In 1941, Fanta debuted on the German market. Max Keith was not himself a Nazi, but his efforts to keep the Coca-Cola operation alive through the war meant that Coca-Cola pocketed some handsome profits and could return to distributing Coke to American GIs stationed in Europe as soon as the war was over.
5. Allianz
Allianz is the twelfth largest financial services company in the world. Founded in Germany in 1890, it’s no surprise that they were the largest insurer in Germany when the Nazis came to power. As such, they quickly became heavily involved with the Nazi regime. Their CEO, Kurt Schmitt, was also Hitler’s economics minister, and the company insured the facilities and personnel at Auschwitz. Their Director General was in charge of the policy that paid the Nazi state instead of the rightful beneficiaries when Jewish property was damaged following Kristallnacht. What’s more, the company worked closely with the Nazi government to track down the life insurance policies of German Jews sent to the death camps and, during the war, insured the possessions stripped from those same Jewish people on behalf of the Nazis.
4. Novartis
Bayer, though notorious for its origins as a sub-division of the manufacturer that made the Zyklon B gas used in the Nazi gas chambers, isn’t the only pharmaceutical company with skeletons in its closet. The Swiss chemical companies Ciba and Sandoz merged to form Novartis, most famous for its drug, Ritalin. In 1933, Ciba’s Berlin branch fired all of the Jewish members of its board of directors and replaced them with more “acceptable” Aryan personnel; meanwhile, Sandoz was busy doing the same with its chairman.
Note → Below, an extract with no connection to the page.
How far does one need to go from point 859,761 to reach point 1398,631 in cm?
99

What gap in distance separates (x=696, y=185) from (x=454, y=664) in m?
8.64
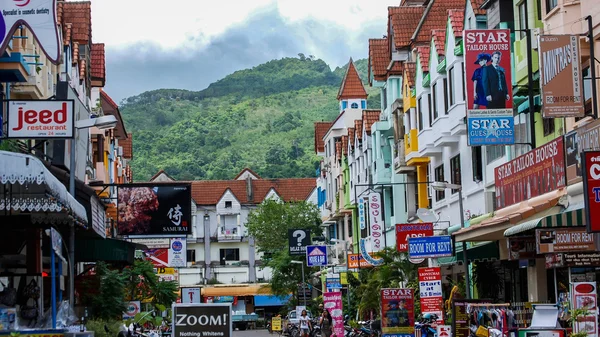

The companies manufactured dyes, drugs and chemicals for the Nazis during the war. Novartis has owned up to its culpability and tried to make amends in the manner of other complicit firms by contributing $15 million towards a Swiss fund for compensation to the victims of the Nazis.
3. Nestlé
In 2000, Nestlé paid over $14.5 million into a fund to try to deal with claims of slave labor suffered at their hands from Holocaust survivors and Jewish organizations. The firm has admitted that it acquired a company in 1947 that had used forced labor during the war and has also stated that “[It] is either certain or it may be assumed that some corporations of the Nestlé Group that were active in countries controlled by the National Socialist (Nazi) regime employed forced laborers.” Nestlé helped with the financing of a Nazi party in Switzerland in 1939 and ended up winning a lucrative contract, supplying the entire chocolate needs of the German army during World War II.
2. BMW
BMW has admitted using up to 30,000 forced laborers during the war. These POWs, slave laborers and inmates of concentration camps produced engines for the Luftwaffe and so were forced to aid the regime in defending itself against those who were trying to save them. BMW focused solely on aircraft and motorcycle manufacture during the war, with no pretense of being anything other than a supplier of war machinery to the Nazis.
1. General Electric (GE)
In 1946 General Electric was fined by the US government owing to its nefarious wartime activities. In partnership with Krupp, a German manufacturing firm, General Electric deliberately and artificially raised the price of tungsten carbide, a material that was vital for machining metals necessary for the war effort. Though only fined $36,000 in total, General Electric made around $1.5 million out of this scam in 1936 alone, hampering the war effort and increasing the cost of defeating the Nazis. GE also bought shares in Siemens before war broke out, making them complicit in the use of slave labor to build the very same gas chambers where many of the stricken laborers met their end.